Il disco della svolta, quello che ha segnato il reale cambio di passo della discografia e della carriera del gruppo e che per la seconda volta segnerà la nascita di un nuovo filone musicale saccheggiato senza ritegno.
I Bathory diventano sempre più il progetto concettuale e artistico di Quorthon, ormai fermamente deciso a relegare tutto nell'atmosfera dello studio di registrazione ed a gestire in prima persona tutto ciò che concerne anche il lato musicale, rimpiazzando e risuonando parti degli altri musicisti coinvolti.
L'inizio con A Fine Day to Die è quasi traumatico considerando i precedenti, e certamente deve esserlo stato per i fan ai tempi; un breve silenzio seguito dal sibilo del vento e dal nitrire dei cavalli che fanno da sottofondo ad un coro epico e soave. Poi, la magia: una chitarra acustica accompagna il canto di Quorthon, pulito, studiato, calcolato e doppiato in produzione. Un urlo interrompe il sogno e la canzone - o meglio, il disco - è una tirata thrash con picchi assoluti nel genere fino al finale con la title-track.

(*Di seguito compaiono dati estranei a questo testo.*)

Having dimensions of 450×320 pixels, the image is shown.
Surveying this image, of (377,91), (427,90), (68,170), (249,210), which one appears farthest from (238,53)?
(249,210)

Il suono anche se richiama tutti gli stilemi del thrash è più pulito e calibrato alla perfezione: melodia e violenza apparentemente senza senso si alternano in modo brutale o si amalgamano in maniera unica; Quorthon finalmente inizia a cantare nonostante i limiti più che evidenti. In un certo senso, e senza voler esagerare uscendo dai parametri, ricorda il miglior Kurt Cobain, quello che quando urlava e cantava sembrava si stesse strappando via l'anima pur di liberarsi dal dolore che aveva dentro. Sguaiati, sgraziati e strazianti entrambi, cercando di toccare note che mai raggiungeranno. E' un paragone che mi porto dietro da sedici anni e che non mi leverò mai dalla testa.